### Work task A
In the player profile below, condense the section that starts "Personal information" into one sentence that keeps all of its facts.
### Work task B
Using the key line in the senior career section of the player profile below, explain what "111" and "(31)" next to Palermo stand for.
### Work task C
According to the player profile below, what shirt number does the player wear for the current team?

### Provided passage
··········
Personal information
- Full name: Abel Mathías Hernández Platero
- Date of birth: 8 August 1990 (age 36)
- Place of birth: Pando, Uruguay
- Height: 1.85 m (6 ft 1 in)
- Position: Forward

Team information
- Current team: Peñarol
- Number: 99

Youth career
- 2000–2001: Peñarol
- 2001–2006: Central Español

Senior career*
- Years: Team / Apps / (Gls)
- 2006–2008: Central Español / 30 / (9)
- 2008–2009: Peñarol / 8 / (3)
- 2009–2014: Palermo / 111 / (31)
- 2014–2018: Hull City / 99 / (36)
- 2018–2019: CSKA Moscow / 14 / (3)
- 2019–2020: Al Ahli / 17 / (7)
- 2020–2021: Internacional / 25 / (4)
- 2021–2022: Fluminense / 28 / (6)
- 2022: Atlético San Luis / 35 / (11)
- 2023: Peñarol / 22 / (12)
- 2024: Rosario Central / 4 / (0)
- 2024–2025: Liverpool Montevideo / 42 / (27)
- 2026–: Peñarol / 20 / (8)

International career
- 2008–2010: Uruguay U20 / 11 / (9)
- 2012: Uruguay Olympic / 3 / (1)
- 2010–2017: Uruguay / 29 / (11)
··········
### Exercise data
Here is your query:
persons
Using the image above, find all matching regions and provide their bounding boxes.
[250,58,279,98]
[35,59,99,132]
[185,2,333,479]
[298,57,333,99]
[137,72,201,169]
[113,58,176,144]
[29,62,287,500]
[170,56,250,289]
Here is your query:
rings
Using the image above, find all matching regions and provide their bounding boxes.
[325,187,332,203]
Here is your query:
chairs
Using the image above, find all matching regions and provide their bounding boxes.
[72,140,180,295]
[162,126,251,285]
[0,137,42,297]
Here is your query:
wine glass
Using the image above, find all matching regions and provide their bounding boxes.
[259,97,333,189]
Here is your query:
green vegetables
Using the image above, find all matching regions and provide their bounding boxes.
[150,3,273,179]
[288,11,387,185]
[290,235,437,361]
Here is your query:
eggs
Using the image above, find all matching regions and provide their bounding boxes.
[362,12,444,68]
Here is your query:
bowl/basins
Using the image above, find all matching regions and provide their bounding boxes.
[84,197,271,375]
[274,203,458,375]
··········
### Response A
Abel Mathías Hernández Platero is a forward, born 8 August 1990 in Pando, Uruguay, who is 36 years old and stands 1.85 m (6 ft 1 in) tall.

### Response B
The key line "Years: Team / Apps / (Gls)" shows that the first number after a team is appearances and the number in brackets is goals. So from 2009 to 2014 the player made 111 appearances and scored 31 goals for Palermo.

### Response C
99, at Peñarol.